**What is asked**
Every record below should be transcribed exactly. Omit the images.

**Listing**
## BEGIN

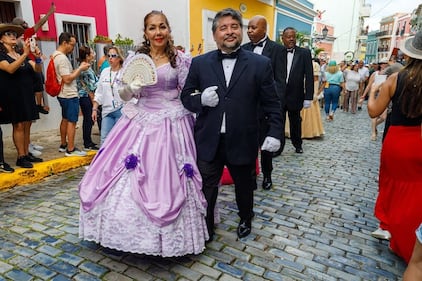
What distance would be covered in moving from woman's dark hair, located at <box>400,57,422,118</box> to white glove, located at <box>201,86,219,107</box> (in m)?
1.41

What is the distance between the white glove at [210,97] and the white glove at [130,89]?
0.52 meters

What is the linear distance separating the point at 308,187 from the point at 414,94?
6.91 feet

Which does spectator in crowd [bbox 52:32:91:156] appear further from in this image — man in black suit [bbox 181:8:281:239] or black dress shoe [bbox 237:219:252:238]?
black dress shoe [bbox 237:219:252:238]

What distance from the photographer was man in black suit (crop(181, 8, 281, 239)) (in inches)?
102

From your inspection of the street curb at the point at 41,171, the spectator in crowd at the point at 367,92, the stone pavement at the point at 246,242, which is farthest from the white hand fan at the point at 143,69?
the street curb at the point at 41,171

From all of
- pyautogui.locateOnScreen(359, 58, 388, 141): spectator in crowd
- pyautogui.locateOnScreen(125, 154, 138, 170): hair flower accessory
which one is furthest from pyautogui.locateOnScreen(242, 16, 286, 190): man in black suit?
pyautogui.locateOnScreen(125, 154, 138, 170): hair flower accessory

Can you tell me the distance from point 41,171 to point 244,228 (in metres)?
3.01

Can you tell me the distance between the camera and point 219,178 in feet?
9.37

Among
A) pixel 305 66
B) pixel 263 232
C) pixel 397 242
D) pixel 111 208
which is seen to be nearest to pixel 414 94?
pixel 397 242

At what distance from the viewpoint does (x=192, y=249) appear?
256cm

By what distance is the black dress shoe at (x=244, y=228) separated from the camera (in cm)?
304

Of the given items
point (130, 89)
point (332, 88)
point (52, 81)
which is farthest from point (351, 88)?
point (130, 89)

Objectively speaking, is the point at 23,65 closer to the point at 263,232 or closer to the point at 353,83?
the point at 263,232

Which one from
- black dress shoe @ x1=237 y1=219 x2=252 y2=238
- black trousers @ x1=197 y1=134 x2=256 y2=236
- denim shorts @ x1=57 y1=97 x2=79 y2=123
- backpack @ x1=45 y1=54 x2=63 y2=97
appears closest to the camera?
black trousers @ x1=197 y1=134 x2=256 y2=236
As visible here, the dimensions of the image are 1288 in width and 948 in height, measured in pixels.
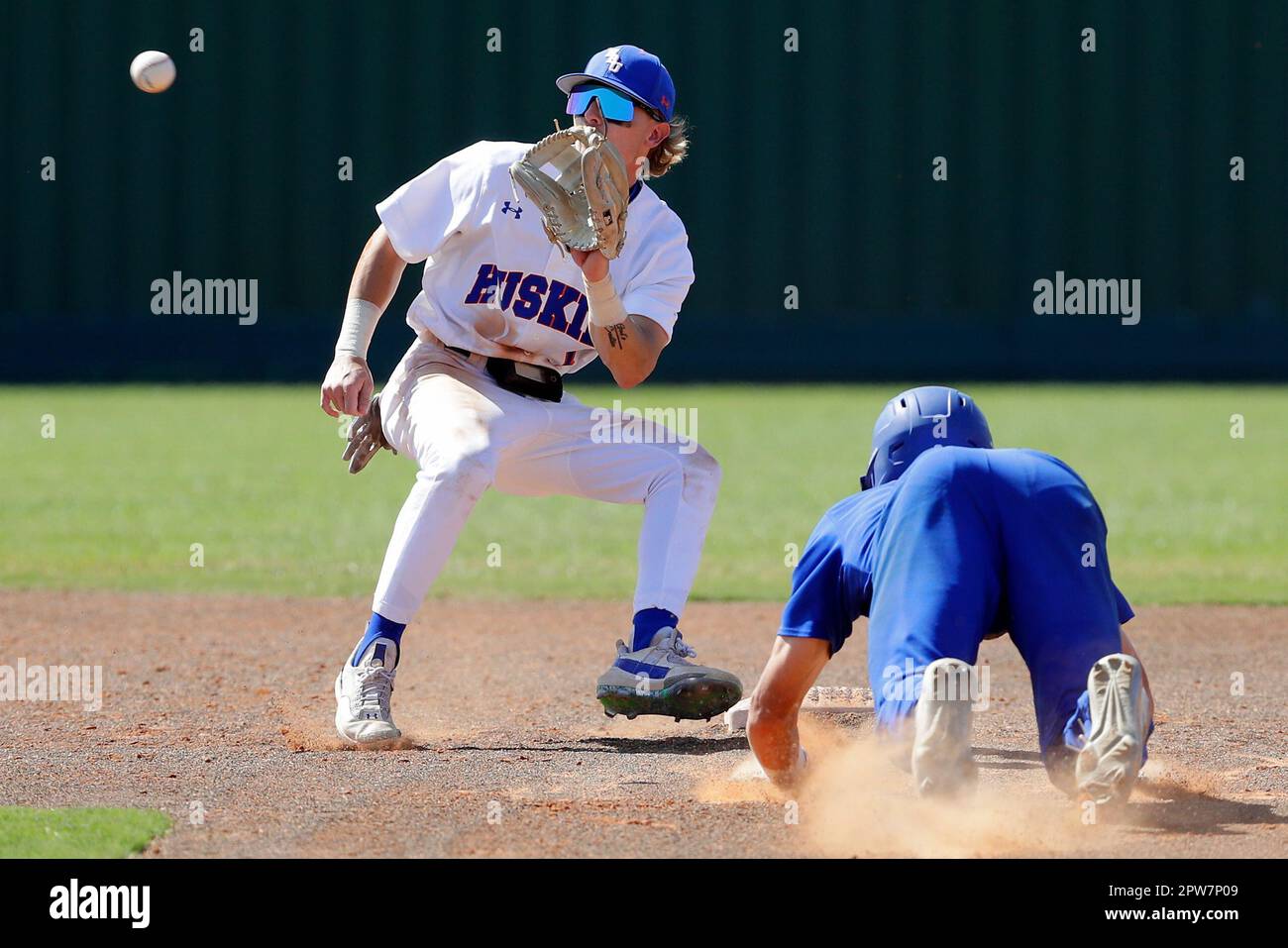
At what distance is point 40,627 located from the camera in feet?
21.3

## END

**Response to this exercise**
What distance would be covered in moving from woman's dark hair, located at <box>400,57,422,118</box> to white glove, located at <box>201,86,219,107</box> (in m)?
1.41

What is the distance between the white glove at [210,97] and the white glove at [130,89]?
0.52 meters

What is the linear distance separating the point at 308,187 from the point at 414,94?
6.91 feet

Which does spectator in crowd [bbox 52:32:91:156] appear further from in this image — man in black suit [bbox 181:8:281:239] or black dress shoe [bbox 237:219:252:238]?
black dress shoe [bbox 237:219:252:238]

What distance from the photographer was man in black suit (crop(181, 8, 281, 239)) (in inches)?
102

From your inspection of the street curb at the point at 41,171, the spectator in crowd at the point at 367,92, the stone pavement at the point at 246,242, which is farthest from the white hand fan at the point at 143,69?
the street curb at the point at 41,171

From all of
- pyautogui.locateOnScreen(359, 58, 388, 141): spectator in crowd
- pyautogui.locateOnScreen(125, 154, 138, 170): hair flower accessory
which one is furthest from pyautogui.locateOnScreen(242, 16, 286, 190): man in black suit?
pyautogui.locateOnScreen(125, 154, 138, 170): hair flower accessory

Can you tell me the distance from point 41,171 to point 244,228 (in metres)?
3.01

Can you tell me the distance between the camera and point 219,178 in feet?
9.37

Among
A) pixel 305 66
B) pixel 263 232
C) pixel 397 242
D) pixel 111 208
which is seen to be nearest to pixel 414 94?
pixel 397 242

At what distance from the viewpoint does (x=192, y=249) appear?
256cm

By what distance is the black dress shoe at (x=244, y=228) separated from the camera (in cm)?
304

Of the given items
point (130, 89)
point (332, 88)
point (52, 81)
which is farthest from point (351, 88)?
point (130, 89)

Objectively speaking, is the point at 23,65 closer to the point at 263,232 or closer to the point at 353,83?
the point at 263,232

Which one from
- black dress shoe @ x1=237 y1=219 x2=252 y2=238
- black trousers @ x1=197 y1=134 x2=256 y2=236
- denim shorts @ x1=57 y1=97 x2=79 y2=123
- backpack @ x1=45 y1=54 x2=63 y2=97
appears closest to the camera?
black trousers @ x1=197 y1=134 x2=256 y2=236
As visible here, the dimensions of the image are 1288 in width and 948 in height, measured in pixels.
At what distance is point 40,627 located from the camera in feet?
21.3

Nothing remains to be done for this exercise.